In MEDIONI M.-A. (2011). Enseigner la grammaire et le vocabulaire en langues. Lyon : Chronique sociale (pp. 71-83)
Encore une "bête noire" pour un apprenant d'espagnol, au point que souvent, par le passé, les enseignants "dispensaient" les élèves "de mettre les accents" à l’écrit — du moins pendant les premières années d'apprentissage — en espérant que plus tard, ils en sentiraient davantage la nécessité et pourraient ainsi rétablir ce qui avait été mis temporairement de côté. Outre le fait que cela ne faisait que renforcer chez les élèves l'idée que l'on pouvait fort bien se passer de cet accent, cet évitement ne pouvait donner lieu plus tard à la compréhension de la fonction distinctive de l'accentuation en espagnol, comme par l'effet d'une baguette magique.

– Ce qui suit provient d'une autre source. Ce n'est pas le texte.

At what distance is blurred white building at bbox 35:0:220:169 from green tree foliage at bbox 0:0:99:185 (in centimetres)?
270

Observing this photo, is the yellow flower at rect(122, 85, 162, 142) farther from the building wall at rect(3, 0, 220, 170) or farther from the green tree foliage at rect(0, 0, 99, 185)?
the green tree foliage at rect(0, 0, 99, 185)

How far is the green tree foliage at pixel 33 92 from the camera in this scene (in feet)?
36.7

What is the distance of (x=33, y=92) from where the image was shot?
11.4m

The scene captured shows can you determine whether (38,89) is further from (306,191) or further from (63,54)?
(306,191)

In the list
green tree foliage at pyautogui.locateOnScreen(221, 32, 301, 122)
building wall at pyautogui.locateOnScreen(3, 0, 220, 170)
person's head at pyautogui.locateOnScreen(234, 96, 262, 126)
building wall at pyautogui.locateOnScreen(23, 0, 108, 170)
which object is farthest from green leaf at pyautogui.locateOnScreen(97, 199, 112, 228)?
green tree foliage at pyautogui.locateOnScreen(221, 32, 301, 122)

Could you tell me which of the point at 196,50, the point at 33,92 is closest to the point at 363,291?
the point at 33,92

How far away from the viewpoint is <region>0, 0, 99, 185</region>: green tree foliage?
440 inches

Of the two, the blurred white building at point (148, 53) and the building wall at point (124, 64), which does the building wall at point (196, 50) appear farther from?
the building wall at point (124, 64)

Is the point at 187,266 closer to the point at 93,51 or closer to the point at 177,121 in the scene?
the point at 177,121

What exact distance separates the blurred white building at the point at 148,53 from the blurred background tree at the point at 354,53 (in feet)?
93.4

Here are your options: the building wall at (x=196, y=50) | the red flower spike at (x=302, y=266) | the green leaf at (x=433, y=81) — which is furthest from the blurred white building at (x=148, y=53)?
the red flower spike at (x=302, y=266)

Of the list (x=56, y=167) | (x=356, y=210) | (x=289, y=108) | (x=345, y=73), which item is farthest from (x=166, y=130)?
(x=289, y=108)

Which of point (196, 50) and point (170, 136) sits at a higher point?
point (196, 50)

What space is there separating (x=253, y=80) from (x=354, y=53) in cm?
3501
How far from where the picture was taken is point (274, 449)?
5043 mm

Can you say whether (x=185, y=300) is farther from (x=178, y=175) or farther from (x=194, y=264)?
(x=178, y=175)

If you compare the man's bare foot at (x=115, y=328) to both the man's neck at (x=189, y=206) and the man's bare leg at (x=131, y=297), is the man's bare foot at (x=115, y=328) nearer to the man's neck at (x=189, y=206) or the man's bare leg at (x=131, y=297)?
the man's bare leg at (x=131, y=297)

La première difficulté, en effet, réside dans la focalisation sur l'accent écrit, la partie visible, puisque l'enseignement des langues est encore trop basé sur l'écrit, ce qui occulte la question de l'accent tonique qu'il est important de faire construire aux élèves francophones. En français, l'accent tonique est souvent considéré comme un accent fixe, toujours placé sur la dernière syllabe. Pour autant, les choses ne sont pas si simples, comme le fait remarquer Eveline Charmeux qui insiste sur le "fonctionnement très original de l’accent tonique en français" :
"Contrairement à ce qui se passe en anglais ou en espagnol, où les mots ont chacun un accent tonique, invariable, noté dans le dictionnaire, et donc repérable à l’oral, l’accent tonique en français n’appartient pas au mot. Il concerne l’ensemble des mots prononcés d’une seule émission d’air (ce que les spécialistes appellent « le groupe phonique »), dont il frappe la dernière syllabe à voyelle prononcée (excluant donc l’e dit muet). Ce qui implique, entre autres, que les mots français puissent selon leur place dans ce groupe phonique, être ou non accentués."
L'accent tonique en espagnol est distinctif : il permet de distinguer deux mots semblables — canto/cantó [je chante (le chant)/il (elle) chanta/a chanté, vous chantâtes/avez chanté ] ; pérdida/perdida [la perte/perdue]. Mais ce qui heurte particulièrement un apprenant c'est que l'accent écrit ne modifie pas le son de la voyelle accentuée. Il oublie ainsi que le phénomène existe aussi en français : c'est le cas de "à", par exemple. La notion d'arbitraire s'impose rapidement : à quoi bon alors mettre un accent ? Mais surtout, comment sait-on "qu'il y a un accent" — sous-entendu : un accent écrit — puisqu'"on ne l'entend pas" ?
In MEDIONI M.-A. (2011). Enseigner la grammaire et le vocabulaire en langues. Lyon : Chronique sociale (pp. 71-83)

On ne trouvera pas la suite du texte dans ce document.